We establish a benchmark model of innovation that provides a straightforward procedure for estimating relative magnitudes of long-run macroeconomic impact of a range of innovation policy options. The procedure gauges approximate impact of two innovation policies on macroeconomic outcomes quite simply, through computing and comparing the government’s fiscal expenditure on these two policies. Two innovation policies have approximately the same impact on aggregate innovation, output and productivity in the long run if they have the same fiscal impact on taxpayers.
The response of economic welfare and GDP over the long run to changes in innovation policy is highly sensitive to the size of innovation spillovers; welfare gains could vary between virtually no change and a 50 percent increase in equivalent consumption, depending on spillover size.
Unfortunately, we cannot accurately measure these long-run effects without accurate estimates as to the magnitude of innovation spillovers. Results from our model indicate, however, that even under ideal conditions, it should be very difficult to measure spillovers using data on medium-term response of the macroeconomy from changes in innovation policy. That is, evidence from the medium term is not likely to help differentiate long-run effectiveness because all policies have similar medium-term outcomes regardless of the size of spillovers.
The clearest policy implication of our research is that to the extent that policymakers choose to subsidize innovative activity by firms, they should consider the full set of tax and regulatory policies that impact aggregate innovation through firm profitability. Taxing corporate profits or enacting regulations that make it more costly for firms to start up or operate has a significantly negative influence on innovation, undercutting the stimulative impact of R&D subsidization. The net effect may be to depress, rather than encourage, innovation by firms.
Introduction1
National policymakers have long been interested in technological innovation and its potential contribution to economic growth and improved well-being. The Obama administration has embraced innovation as “the foundation of American economic growth and national competitiveness.” In launching the “Strategy for American Innovation” in November 2010, the president remarked, “[T]he key to our prosperity … as it has always been—will be to compete by developing new products, by generating new industries, by maintaining our role as the world’s engine of scientific discovery and technological innovation.”2
Policies to encourage innovation by firms include government funding for research and development (R&D), direct and indirect subsidies, tax credits and other tax benefits, such as deductibility of research expenses. Other policies not typically thought of as aimed at stimulating innovation, such as the corporate profits tax, also impact firms’ decisions to innovate. But to channel support effectively, policymakers need to know which policies are most successful in spurring innovation at companies, given their fiscal cost to taxpayers, and to what extent the firm-level innovation induced by these policies truly generates broader economic growth. Also important to policy: What factors influence the effectiveness of innovation subsidies in promoting economic well-being over the long term?

= = = = = = =

Task set:
1. Answer these questions from the innovation policy text:
(a) In what month and year was the "Strategy for American Innovation" launched?
(b) Between what two extremes could welfare gains vary, depending on spillover size?
(c) Under what condition do two innovation policies have approximately the same long-run impact on aggregate innovation, output and productivity?
2. In the innovation policy text, list each policy named in the sentence that begins "Policies to encourage innovation by firms include".
The rows after the innovation policy text are separate material.

(Spatial question entries)
= = = = = = =

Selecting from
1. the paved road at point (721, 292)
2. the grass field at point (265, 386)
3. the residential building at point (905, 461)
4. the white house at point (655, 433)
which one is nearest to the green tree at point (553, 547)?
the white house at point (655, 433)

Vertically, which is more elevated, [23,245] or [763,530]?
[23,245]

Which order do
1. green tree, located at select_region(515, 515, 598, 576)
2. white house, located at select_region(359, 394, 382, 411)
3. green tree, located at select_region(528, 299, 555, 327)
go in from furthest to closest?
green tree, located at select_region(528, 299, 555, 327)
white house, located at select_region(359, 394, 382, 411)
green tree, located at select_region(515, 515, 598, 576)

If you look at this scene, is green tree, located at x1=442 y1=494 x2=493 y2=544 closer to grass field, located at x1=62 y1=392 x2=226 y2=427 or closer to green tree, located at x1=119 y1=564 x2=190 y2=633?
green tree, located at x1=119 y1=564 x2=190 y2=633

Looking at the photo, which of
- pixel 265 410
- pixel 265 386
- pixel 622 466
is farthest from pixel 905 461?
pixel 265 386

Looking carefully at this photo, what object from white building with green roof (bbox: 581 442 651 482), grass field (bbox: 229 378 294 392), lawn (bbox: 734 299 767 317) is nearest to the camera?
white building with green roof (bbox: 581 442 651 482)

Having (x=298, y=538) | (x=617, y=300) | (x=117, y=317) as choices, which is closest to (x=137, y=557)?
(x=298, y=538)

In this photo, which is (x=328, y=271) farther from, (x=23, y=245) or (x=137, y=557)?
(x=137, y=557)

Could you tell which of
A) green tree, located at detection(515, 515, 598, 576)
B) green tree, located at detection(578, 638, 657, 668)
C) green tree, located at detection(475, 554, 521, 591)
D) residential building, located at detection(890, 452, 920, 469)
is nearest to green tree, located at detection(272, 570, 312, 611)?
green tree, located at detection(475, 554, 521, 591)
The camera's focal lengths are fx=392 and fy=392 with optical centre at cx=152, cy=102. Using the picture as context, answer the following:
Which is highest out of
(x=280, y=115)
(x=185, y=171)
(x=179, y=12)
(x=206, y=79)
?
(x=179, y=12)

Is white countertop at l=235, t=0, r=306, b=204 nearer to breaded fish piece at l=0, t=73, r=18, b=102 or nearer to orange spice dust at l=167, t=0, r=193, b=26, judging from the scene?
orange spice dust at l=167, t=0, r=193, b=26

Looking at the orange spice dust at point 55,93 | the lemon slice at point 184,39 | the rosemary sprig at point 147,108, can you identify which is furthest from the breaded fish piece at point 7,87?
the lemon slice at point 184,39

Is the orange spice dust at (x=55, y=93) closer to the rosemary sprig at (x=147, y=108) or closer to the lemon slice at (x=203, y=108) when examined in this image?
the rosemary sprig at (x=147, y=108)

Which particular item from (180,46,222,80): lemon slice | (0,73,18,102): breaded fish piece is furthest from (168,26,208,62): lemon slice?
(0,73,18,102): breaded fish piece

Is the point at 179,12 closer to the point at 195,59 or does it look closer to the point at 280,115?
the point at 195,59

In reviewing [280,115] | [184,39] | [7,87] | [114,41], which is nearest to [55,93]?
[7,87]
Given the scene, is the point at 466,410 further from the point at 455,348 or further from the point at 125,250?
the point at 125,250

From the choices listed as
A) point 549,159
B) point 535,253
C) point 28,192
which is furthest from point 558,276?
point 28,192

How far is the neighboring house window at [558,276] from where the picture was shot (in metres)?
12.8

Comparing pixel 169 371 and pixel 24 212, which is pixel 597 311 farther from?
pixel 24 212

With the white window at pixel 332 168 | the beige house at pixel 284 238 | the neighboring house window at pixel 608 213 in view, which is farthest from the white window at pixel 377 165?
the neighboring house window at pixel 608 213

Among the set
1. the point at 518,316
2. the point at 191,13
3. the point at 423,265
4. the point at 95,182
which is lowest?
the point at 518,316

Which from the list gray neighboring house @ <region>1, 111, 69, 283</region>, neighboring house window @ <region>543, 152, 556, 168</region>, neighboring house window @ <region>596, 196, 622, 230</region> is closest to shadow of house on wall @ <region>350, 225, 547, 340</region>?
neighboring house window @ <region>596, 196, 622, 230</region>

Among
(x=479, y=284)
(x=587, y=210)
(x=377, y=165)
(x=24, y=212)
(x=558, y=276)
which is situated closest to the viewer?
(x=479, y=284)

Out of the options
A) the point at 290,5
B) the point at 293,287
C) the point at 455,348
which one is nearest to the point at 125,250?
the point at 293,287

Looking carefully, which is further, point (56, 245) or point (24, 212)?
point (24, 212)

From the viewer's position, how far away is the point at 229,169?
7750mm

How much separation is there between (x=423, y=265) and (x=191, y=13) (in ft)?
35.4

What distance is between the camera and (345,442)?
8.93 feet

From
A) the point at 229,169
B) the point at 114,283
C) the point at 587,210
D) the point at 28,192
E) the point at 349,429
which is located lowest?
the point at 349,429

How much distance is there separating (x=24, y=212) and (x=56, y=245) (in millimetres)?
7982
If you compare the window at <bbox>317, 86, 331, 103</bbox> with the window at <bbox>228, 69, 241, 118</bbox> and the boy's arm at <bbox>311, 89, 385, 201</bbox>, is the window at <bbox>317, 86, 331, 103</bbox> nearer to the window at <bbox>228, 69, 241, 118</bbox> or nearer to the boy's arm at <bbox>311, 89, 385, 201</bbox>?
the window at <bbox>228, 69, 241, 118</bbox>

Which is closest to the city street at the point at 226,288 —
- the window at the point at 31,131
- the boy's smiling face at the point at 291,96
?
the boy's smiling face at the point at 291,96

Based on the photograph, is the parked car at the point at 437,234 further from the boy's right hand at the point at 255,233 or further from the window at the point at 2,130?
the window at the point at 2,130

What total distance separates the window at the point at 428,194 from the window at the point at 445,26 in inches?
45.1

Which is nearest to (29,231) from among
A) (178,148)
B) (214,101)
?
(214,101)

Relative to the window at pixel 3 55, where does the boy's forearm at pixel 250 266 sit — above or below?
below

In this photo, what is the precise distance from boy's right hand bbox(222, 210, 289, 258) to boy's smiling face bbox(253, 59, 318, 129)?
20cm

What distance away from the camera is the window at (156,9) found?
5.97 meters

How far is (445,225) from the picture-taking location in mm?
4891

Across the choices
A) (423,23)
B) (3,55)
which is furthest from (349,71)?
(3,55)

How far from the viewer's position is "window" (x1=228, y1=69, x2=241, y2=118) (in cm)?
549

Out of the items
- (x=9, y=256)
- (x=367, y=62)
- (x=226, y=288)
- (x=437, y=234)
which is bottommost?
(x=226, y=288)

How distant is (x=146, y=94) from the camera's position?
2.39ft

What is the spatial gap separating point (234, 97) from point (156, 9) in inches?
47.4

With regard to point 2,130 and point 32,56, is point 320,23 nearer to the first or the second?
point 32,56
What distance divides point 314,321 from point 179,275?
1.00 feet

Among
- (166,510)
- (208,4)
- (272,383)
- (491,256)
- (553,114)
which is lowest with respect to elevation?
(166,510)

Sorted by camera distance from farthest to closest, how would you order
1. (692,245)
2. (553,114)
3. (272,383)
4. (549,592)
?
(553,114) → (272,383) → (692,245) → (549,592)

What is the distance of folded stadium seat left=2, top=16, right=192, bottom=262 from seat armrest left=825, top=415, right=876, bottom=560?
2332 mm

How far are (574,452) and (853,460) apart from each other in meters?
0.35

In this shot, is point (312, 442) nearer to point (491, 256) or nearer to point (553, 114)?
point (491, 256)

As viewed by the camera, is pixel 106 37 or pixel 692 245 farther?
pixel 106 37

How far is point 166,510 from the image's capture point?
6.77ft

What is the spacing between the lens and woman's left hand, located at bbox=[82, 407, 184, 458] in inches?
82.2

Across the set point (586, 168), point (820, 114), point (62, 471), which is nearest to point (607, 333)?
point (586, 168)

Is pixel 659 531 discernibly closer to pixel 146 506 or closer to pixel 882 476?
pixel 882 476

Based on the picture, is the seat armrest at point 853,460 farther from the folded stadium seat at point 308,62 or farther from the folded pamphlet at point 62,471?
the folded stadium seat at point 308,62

= = = = = = =

Results by task:
1.
(a) November 2010
(b) Virtually no change and a 50 percent increase in equivalent consumption
(c) When they have the same fiscal impact on taxpayers

2.
- Government funding for research and development (R&D)
- Direct and indirect subsidies
- Tax credits
- Other tax benefits, such as deductibility of research expenses